Михаил Белозёров - Плод молочая стр 3.

Шрифт
Фон

Тогда я увидел человека. Немолодого, но и недостаточно старого. Как раз такого, о котором говорят: бес в ребро. Хорошо сохранившегося, с властным выражением на лице. Но не бывшего военного, а типичного гражданского, привыкшего носить хорошие костюмы и сидеть в президиуме своего министерства. В той стадии разрушения, после которой быстро наступает заметная старость, - сетка глубоких морщин прорезает породистый загривок, скулы теряют былую форму, щеки дряхлеют, обвисают, глаза мутнеют от катаракты, и уже выделяется сутулая спина.

Вот в таком провидении передо мной предстал отчим.

У матери вдруг сделалось бледным лицо, и я понял - при нем о телеграмме ни слова.

Он долго фыркал в ванной. Мать накрывала на стол, и чувствовалось, что она спешит к его выходу. Потом он одевался в спальне, брился (слышно было, как работает бритва) и наконец появился - гладкий, блестящий, как только что отчеканенный пятак, в одних брюках, без рубашки, с извиняющим выражением на лице.

Но я-то знал, что у этого Пятака есть червоточина или позеленевшая плешь - как угодно. Только червоточина или плешь зачищена, зализана, покрыта лаком, и на вид поверхность кажется нетронутой, девственной, почти бархатно-лоснящейся, елейной, помадно-сахарной. Но это вам только кажется. На самом деле владелец ее всю жизнь лезет из кожи, чтобы доказать свою пробу, и всем демонстрирует свое клеймо, то есть высшую степень приспособленчества. Это его плата за время, за то, что он ни на что не годен, хотя и любит дома вести зажигательные беседы и внушать вам, какой он "рациональный" в политике. Помнится, когда-то это называлось либерализмом.

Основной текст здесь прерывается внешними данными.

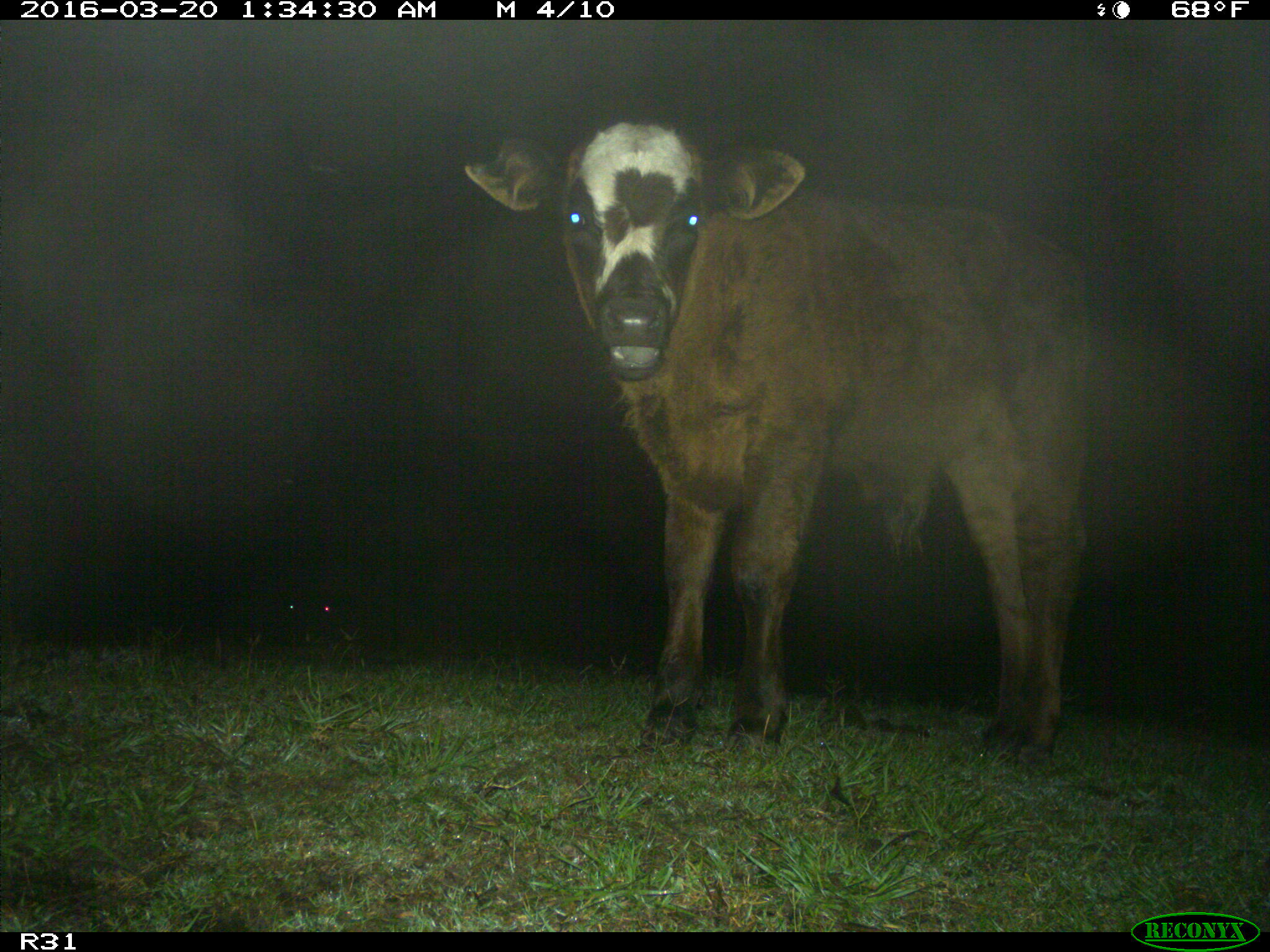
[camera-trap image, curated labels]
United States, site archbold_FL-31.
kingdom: Animalia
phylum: Chordata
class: Mammalia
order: Artiodactyla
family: Bovidae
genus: Bos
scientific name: Bos taurus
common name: domestic cow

- Дорогой мой! - произнес он нараспев, делая ударение на слове "дорогой", да так приторно, что мне всегда казалось, будто я действительно самый дорогой для него на всем белом свете, без всяких дураков. Но с таким же успехом он произносил эту отработанную фразу, когда его останавливал гаишник, или сосед - поболтать на лестничной площадке, или уборщица тетя Варя, или еще бог знает кто. Главное, с каким самоубеждением он это делал.

Так вот, он сказал:

- Дорогой мой. - И обнял меня за плечо. - Давно пора понять, что стену головой не пробьешь, ты ничего не добьешься... ну-у-у... кроме неприятностей - всего-навсего... - Его голос звучал так, словно он рассказывал ребенку до смерти надоевшую сказку, полный ленцы и равнодушия. - Кому какое дело, как ты живешь, но сор... из избы?..

Тут я забеспокоился и попытался сбросить источающую запах мыла и дезодоранта руку, но она лежала, как сом в тине, - тяжело и плотно.

А он продолжал.

- Я некоторым... образом ...хм ...гм ...мм познакомился с твоими вэщами...

Он так и произнес, заменив "е" на "э" и растягивая ее сверх всякой меры.

- Вот как! - воскликнул я и метнул взгляд на мать.

В ту весну и лето я заканчивал повесть об отце. Месяц назад под каким-то предлогом мать пришла ко мне и просьбами и уговорами взяла второй экземпляр невычитанной рукописи.

- Мне кажется, ты упрощаешь несколько проблему. - Снова многозначительная пауза, изучающий взгляд и блеск клейма, как солнечный зайчик. - Нет... сама идея прекрасна... - вдохновлялся он, - этакий вечный борец...

- Неужели? - прервал я его, потому что дело касалось отца и я не хотел, чтобы кто-то, даже со своей первоклассной пробой "пятака", имел к нему отношение.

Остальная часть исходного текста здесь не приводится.